The Matrix Tree Theorem (Kirchhoff's theorem) states that the number of spanning trees equals any cofactor of the Laplacian matrix. This remarkable result connects combinatorial counting to linear algebra, allowing computation of spanning tree counts via determinants. It has applications in electrical networks and random walk analysis.
From the graph Laplacian, you know that L = D − A, where D is the degree matrix and A is the adjacency matrix. You also know that L is positive semidefinite, that 0 is always an eigenvalue (with eigenvector 1), and that the multiplicity of the zero eigenvalue equals the number of connected components. The Matrix Tree Theorem (Kirchhoff's theorem) reveals that the nonzero eigenvalues of L encode something combinatorially concrete: the number of spanning trees of G.
The theorem has two equivalent formulations. First, the eigenvalue version: the number of spanning trees τ(G) = (1/n) · λ₁ · λ₂ · ··· · λₙ₋₁, where λ₁ ≤ λ₂ ≤ ··· ≤ λₙ₋₁ are the n − 1 nonzero eigenvalues of L. Second, the cofactor version: τ(G) equals any cofactor of L — that is, the determinant of any (n−1) × (n−1) submatrix obtained by deleting row i and column j (as long as i = j, since L is symmetric). Both formulas give the same integer. The cofactor version is usually more practical for computation: just delete one row and one column and take the determinant.
To see why this is remarkable, consider what spanning trees are: combinatorial objects (subsets of edges forming a tree on all vertices), counted by a purely algebraic operation (a determinant of a matrix derived from the graph).
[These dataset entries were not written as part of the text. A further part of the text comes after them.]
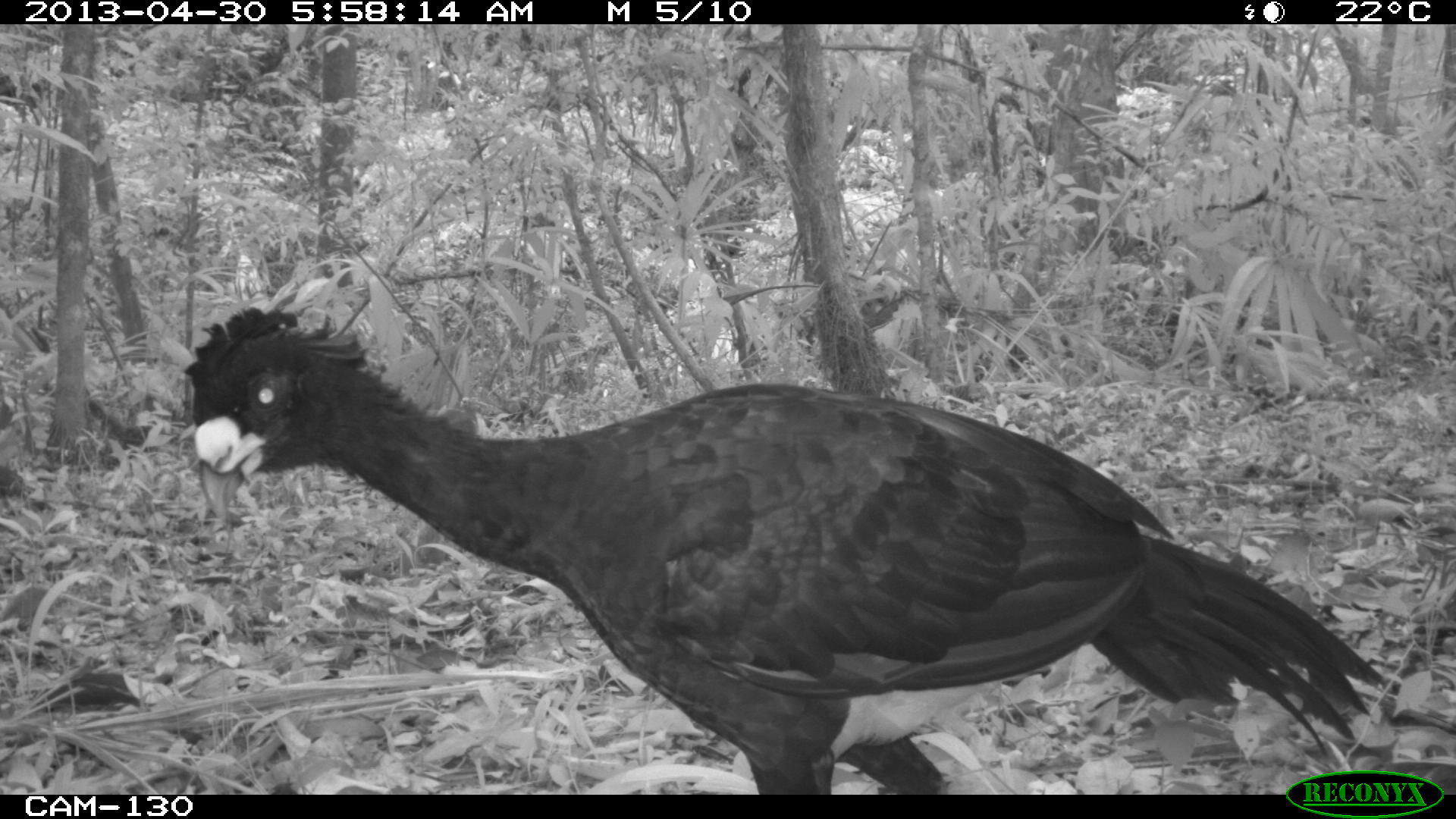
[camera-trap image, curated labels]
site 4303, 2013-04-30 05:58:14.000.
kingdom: Animalia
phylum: Chordata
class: Aves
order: Galliformes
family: Cracidae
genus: Crax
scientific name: Crax rubra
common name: great curassow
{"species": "Crax rubra (great curassow)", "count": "2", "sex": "male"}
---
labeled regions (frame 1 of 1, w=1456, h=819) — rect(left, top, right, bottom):
crax rubra: rect(179, 304, 1383, 793)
For a complete graph Kₙ, Cayley's formula says there are nⁿ⁻² spanning trees; the Matrix Tree Theorem recovers this result mechanically from the eigenvalues of the Laplacian. For a cycle Cₙ, each edge can be cut to form a spanning tree, giving n spanning trees — and the theorem confirms this with a 1 × 1 to (n−1) × (n−1) determinant calculation.
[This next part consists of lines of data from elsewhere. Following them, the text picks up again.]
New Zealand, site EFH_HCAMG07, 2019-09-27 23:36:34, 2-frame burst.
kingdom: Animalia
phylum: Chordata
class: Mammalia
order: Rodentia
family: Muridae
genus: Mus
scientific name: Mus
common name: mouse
The physical intuition comes from electrical networks, which motivated Kirchhoff's original work. Model the graph as a resistor network with one unit resistor on each edge. The effective resistance between any two nodes involves ratios of cofactors of L. The number of spanning trees appears naturally in these resistance formulas, which is why the theorem was discovered by an electrical engineer rather than a combinatorialist. This connection to random walks is equally deep: the probability that a random walk starting at any vertex visits a particular spanning tree first (in the sense of Wilson's loop-erased random walk algorithm) is proportional to 1/τ(G), making the Matrix Tree Theorem central to sampling spanning trees uniformly at random.